CAPE TOWN, May 15 – Western Cape High Court Judge Pat Gamble said on Tuesday that there needs to be stability in the City of Cape Town’s leadership while the Democratic Alliance (DA) and Patricia De Lille resolve their legal disputes.
He suspended the cessation of her DA membership, hence she will return to her position as mayor of Cape Town pending a reviewing court’s ruling on part B of her application.
On Friday, the Western Cape High Court dealt with “Part A” of De Lille’s application to return to her post for two weeks until “Part B” of her application is dealt with. Part B, to be argued on May 25, is challenging the Constitutional validity of the clause used to remove her from office.
Gamble said the court was concerned about the impact the litigation was having on the people of Cape Town and said that the water crisis, along with persistent land invasion protests, needed decisive leadership in order to be managed properly.

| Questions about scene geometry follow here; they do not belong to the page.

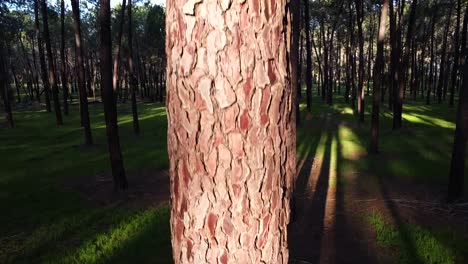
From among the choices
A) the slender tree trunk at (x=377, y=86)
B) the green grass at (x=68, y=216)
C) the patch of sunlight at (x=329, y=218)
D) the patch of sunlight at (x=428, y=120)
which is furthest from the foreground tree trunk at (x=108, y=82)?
the patch of sunlight at (x=428, y=120)

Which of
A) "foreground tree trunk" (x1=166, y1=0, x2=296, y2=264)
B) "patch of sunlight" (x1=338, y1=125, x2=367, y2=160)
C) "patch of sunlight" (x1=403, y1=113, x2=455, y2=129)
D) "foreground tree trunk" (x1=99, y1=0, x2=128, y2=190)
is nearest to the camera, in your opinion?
"foreground tree trunk" (x1=166, y1=0, x2=296, y2=264)

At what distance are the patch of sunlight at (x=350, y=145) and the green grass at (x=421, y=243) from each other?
6925mm

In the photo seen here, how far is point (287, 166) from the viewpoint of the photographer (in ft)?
5.06

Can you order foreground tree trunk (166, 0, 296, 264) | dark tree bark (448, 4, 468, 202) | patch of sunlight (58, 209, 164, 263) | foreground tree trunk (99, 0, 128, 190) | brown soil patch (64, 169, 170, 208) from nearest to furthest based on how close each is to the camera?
foreground tree trunk (166, 0, 296, 264) → patch of sunlight (58, 209, 164, 263) → dark tree bark (448, 4, 468, 202) → brown soil patch (64, 169, 170, 208) → foreground tree trunk (99, 0, 128, 190)

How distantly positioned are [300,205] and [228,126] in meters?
8.54

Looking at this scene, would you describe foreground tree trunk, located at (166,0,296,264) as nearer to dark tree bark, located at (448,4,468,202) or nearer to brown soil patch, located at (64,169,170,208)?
brown soil patch, located at (64,169,170,208)

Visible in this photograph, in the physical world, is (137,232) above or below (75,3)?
below

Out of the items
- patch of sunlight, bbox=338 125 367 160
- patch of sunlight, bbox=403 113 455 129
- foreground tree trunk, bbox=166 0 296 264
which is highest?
foreground tree trunk, bbox=166 0 296 264

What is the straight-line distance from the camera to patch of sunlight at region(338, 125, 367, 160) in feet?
49.0

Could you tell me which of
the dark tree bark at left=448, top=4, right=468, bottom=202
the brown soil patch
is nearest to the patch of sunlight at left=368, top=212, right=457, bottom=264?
the dark tree bark at left=448, top=4, right=468, bottom=202

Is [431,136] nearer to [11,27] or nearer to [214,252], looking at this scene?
[214,252]

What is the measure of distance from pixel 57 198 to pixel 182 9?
10478mm

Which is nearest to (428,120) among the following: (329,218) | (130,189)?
(329,218)

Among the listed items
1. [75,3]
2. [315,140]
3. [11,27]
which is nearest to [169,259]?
[315,140]
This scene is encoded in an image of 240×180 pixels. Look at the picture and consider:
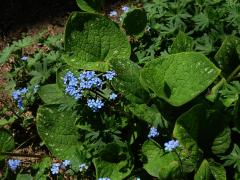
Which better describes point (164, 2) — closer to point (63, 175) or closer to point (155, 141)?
point (155, 141)

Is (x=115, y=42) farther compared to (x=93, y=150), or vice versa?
(x=115, y=42)

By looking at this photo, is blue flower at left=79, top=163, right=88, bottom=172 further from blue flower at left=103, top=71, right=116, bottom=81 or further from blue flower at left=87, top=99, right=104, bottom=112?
blue flower at left=103, top=71, right=116, bottom=81

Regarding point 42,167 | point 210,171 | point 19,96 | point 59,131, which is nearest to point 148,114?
point 210,171

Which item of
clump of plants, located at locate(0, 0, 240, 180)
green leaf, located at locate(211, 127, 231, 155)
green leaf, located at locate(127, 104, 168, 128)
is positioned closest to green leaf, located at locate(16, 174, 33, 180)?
clump of plants, located at locate(0, 0, 240, 180)

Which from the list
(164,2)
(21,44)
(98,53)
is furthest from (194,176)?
(21,44)

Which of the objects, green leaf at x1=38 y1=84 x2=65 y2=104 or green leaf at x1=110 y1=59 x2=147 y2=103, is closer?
green leaf at x1=110 y1=59 x2=147 y2=103
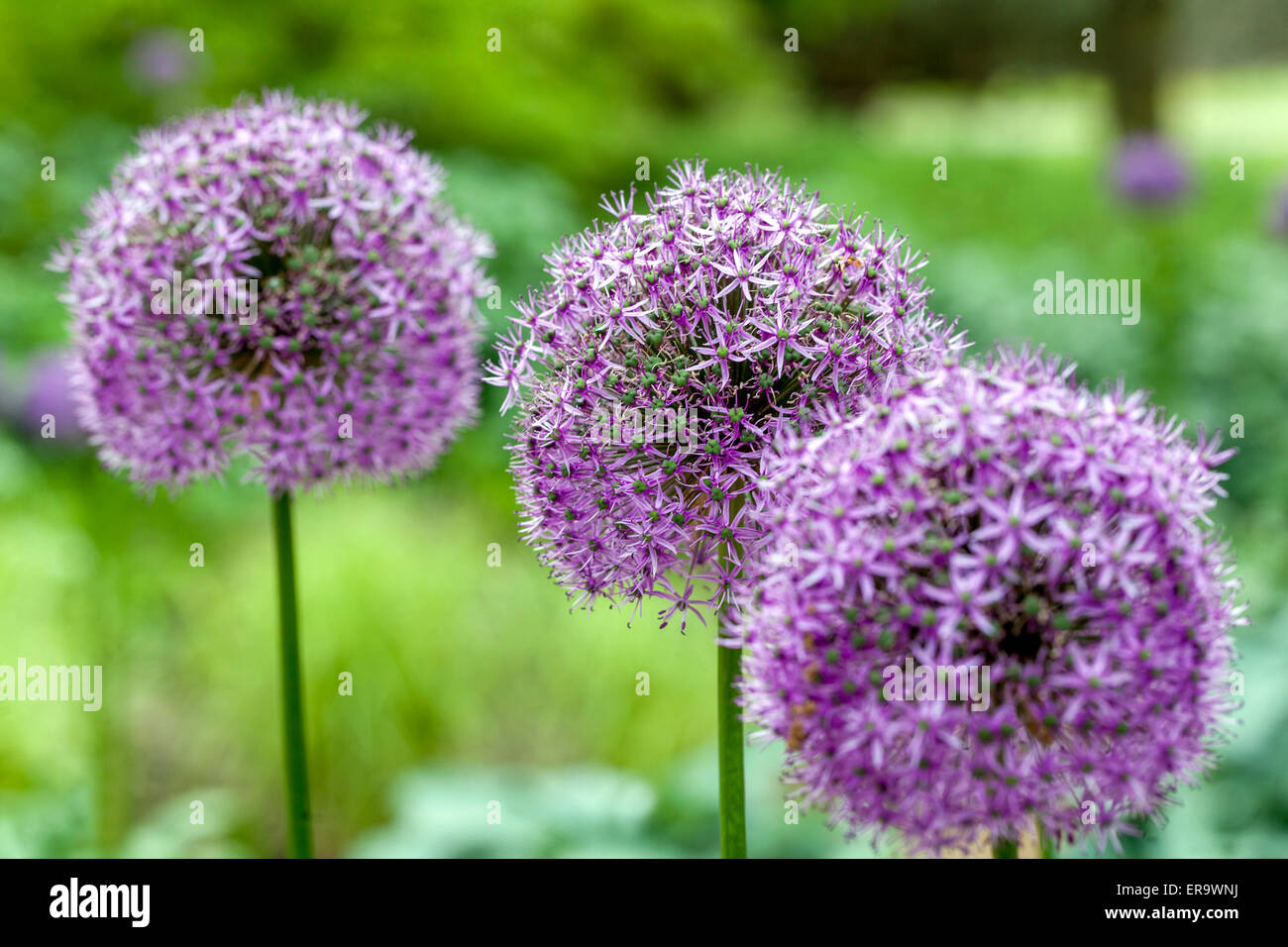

He said if she is successful before the reviewing court, she may be reinstated as mayor and could appoint her own mayoral committee.
“This would be musical chairs,” the judge noted.
“We take note of the fact that De Lille and the DA are not shy to litigate”, he added and said there may be appeals and further legal action.
“As undesirable as it may be in light of the bruising allegations and counter allegations which have been made in these proceedings, preservation of the status quo as it existed immediately before Ms. De Lille was informed of the decision of FedEx last Tuesday morning is in our view the only reasonable alternative in the prevailing circumstances”.
Natasha Mazzone, the deputy chairwoman of the DA’s federal council, said the court made it clear that it was in the interest of the city of Cape Town that the “status quo remains” until the main application is heard on May 25.
Mazzone said the court had agreed with the DA that De Lille had in fact tendered her resignation from the party when she told Radio 702 last month that she intended to quit the DA as soon as she had cleared her name in a bruising, highly public political fight with the party’s leadership.
After the ruling, the feisty De Lille thanked her supporters and said this is not about her but about the people of Cape Town.
De Lille faces charges of misconduct after a political inquiry headed by the party’s chief whip in Parliament John Steenhuisen found that the city council is hamstrung by infighting under her leadership.